#### [Exercise instructions]
Rewrite every line of the rows below as a JSON list of strings, one string per line, and leave out blank lines.

----

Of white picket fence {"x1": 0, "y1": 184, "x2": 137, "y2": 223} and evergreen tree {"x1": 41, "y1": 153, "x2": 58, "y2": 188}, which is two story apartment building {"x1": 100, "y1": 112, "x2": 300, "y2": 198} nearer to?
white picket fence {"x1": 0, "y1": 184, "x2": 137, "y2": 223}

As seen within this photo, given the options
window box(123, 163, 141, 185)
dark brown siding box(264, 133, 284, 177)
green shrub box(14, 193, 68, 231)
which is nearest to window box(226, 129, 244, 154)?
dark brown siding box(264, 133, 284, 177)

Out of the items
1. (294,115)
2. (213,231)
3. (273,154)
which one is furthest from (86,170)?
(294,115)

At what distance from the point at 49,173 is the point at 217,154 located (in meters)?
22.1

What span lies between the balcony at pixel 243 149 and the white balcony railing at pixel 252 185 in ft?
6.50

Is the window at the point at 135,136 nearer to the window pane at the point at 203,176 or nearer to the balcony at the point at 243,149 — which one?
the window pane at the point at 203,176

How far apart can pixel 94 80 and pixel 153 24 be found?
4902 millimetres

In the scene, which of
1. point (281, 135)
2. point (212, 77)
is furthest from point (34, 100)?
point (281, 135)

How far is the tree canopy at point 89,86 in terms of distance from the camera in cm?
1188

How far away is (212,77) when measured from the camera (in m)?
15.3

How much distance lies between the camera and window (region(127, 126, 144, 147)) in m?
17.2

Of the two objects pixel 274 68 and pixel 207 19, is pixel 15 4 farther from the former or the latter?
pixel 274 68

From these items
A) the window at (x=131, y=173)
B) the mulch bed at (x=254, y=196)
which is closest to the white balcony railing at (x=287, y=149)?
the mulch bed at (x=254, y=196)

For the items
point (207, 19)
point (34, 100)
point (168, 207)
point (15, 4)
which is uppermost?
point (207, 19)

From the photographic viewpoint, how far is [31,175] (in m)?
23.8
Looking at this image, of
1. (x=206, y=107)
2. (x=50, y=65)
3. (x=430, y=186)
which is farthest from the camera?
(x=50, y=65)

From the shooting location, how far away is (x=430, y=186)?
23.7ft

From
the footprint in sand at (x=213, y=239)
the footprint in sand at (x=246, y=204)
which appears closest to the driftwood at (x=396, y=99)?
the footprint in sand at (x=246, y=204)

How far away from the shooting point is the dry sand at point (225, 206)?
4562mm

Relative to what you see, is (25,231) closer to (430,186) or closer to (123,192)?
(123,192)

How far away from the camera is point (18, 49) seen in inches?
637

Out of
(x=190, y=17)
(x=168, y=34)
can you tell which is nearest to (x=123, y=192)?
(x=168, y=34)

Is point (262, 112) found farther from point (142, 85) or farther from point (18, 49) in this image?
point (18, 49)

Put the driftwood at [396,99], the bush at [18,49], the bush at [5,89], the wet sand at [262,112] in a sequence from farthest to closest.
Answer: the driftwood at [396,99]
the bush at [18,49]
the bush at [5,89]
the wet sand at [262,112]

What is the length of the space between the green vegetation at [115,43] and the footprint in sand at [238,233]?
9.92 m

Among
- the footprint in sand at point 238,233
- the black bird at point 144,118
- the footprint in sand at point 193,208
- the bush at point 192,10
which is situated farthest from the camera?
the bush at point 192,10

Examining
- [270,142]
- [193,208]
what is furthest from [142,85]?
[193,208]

----

#### [Response to this task]
[
  "Of white picket fence {\"x1\": 0, \"y1\": 184, \"x2\": 137, \"y2\": 223} and evergreen tree {\"x1\": 41, \"y1\": 153, \"x2\": 58, \"y2\": 188}, which is two story apartment building {\"x1\": 100, \"y1\": 112, \"x2\": 300, \"y2\": 198} nearer to?",
  "white picket fence {\"x1\": 0, \"y1\": 184, \"x2\": 137, \"y2\": 223}",
  "As seen within this photo, given the options",
  "window box(123, 163, 141, 185)",
  "dark brown siding box(264, 133, 284, 177)",
  "green shrub box(14, 193, 68, 231)",
  "which is nearest to window box(226, 129, 244, 154)?",
  "dark brown siding box(264, 133, 284, 177)",
  "Out of the items",
  "1. (294,115)",
  "2. (213,231)",
  "3. (273,154)",
  "which one is furthest from (86,170)?",
  "(294,115)",
  "At what distance from the point at 49,173 is the point at 217,154 located (in meters)?",
  "22.1",
  "What span lies between the balcony at pixel 243 149 and the white balcony railing at pixel 252 185 in ft?",
  "6.50",
  "Is the window at the point at 135,136 nearer to the window pane at the point at 203,176 or nearer to the balcony at the point at 243,149 — which one?",
  "the window pane at the point at 203,176",
  "How far apart can pixel 94 80 and pixel 153 24 be found?",
  "4902 millimetres",
  "In the scene, which of",
  "1. point (281, 135)",
  "2. point (212, 77)",
  "is furthest from point (34, 100)?",
  "point (281, 135)",
  "How far is the tree canopy at point 89,86 in terms of distance from the camera in cm?",
  "1188",
  "How far away is (212,77) when measured from the camera (in m)?",
  "15.3",
  "How much distance lies between the camera and window (region(127, 126, 144, 147)) in m?",
  "17.2",
  "Of the two objects pixel 274 68 and pixel 207 19, is pixel 15 4 farther from the former or the latter?",
  "pixel 274 68",
  "From these items",
  "A) the window at (x=131, y=173)",
  "B) the mulch bed at (x=254, y=196)",
  "which is closest to the white balcony railing at (x=287, y=149)?",
  "the mulch bed at (x=254, y=196)",
  "For the items",
  "point (207, 19)",
  "point (34, 100)",
  "point (168, 207)",
  "point (15, 4)",
  "which is uppermost?",
  "point (207, 19)",
  "From the photographic viewpoint, how far is [31,175] (in m)?",
  "23.8",
  "Looking at this image, of",
  "1. (x=206, y=107)",
  "2. (x=50, y=65)",
  "3. (x=430, y=186)",
  "which is farthest from the camera?",
  "(x=50, y=65)",
  "From the shooting location, how far away is (x=430, y=186)?",
  "23.7ft",
  "From",
  "the footprint in sand at (x=213, y=239)",
  "the footprint in sand at (x=246, y=204)",
  "which appears closest to the driftwood at (x=396, y=99)?",
  "the footprint in sand at (x=246, y=204)",
  "How far away from the shooting point is the dry sand at point (225, 206)?",
  "4562mm",
  "Relative to what you see, is (25,231) closer to (430,186) or closer to (123,192)?",
  "(123,192)",
  "How far away from the camera is point (18, 49) seen in inches?",
  "637",
  "Out of",
  "(x=190, y=17)",
  "(x=168, y=34)",
  "can you tell which is nearest to (x=123, y=192)?",
  "(x=168, y=34)",
  "Is point (262, 112) found farther from point (142, 85) or farther from point (18, 49) in this image?",
  "point (18, 49)",
  "Put the driftwood at [396,99], the bush at [18,49], the bush at [5,89], the wet sand at [262,112] in a sequence from farthest to closest.",
  "Answer: the driftwood at [396,99]",
  "the bush at [18,49]",
  "the bush at [5,89]",
  "the wet sand at [262,112]",
  "What is the length of the space between the green vegetation at [115,43] and the footprint in sand at [238,233]?",
  "9.92 m",
  "Among",
  "- the footprint in sand at point 238,233",
  "- the black bird at point 144,118",
  "- the footprint in sand at point 193,208",
  "- the bush at point 192,10",
  "which is situated farthest from the camera?",
  "the bush at point 192,10",
  "Examining",
  "- [270,142]",
  "- [193,208]",
  "what is furthest from [142,85]?",
  "[193,208]"
]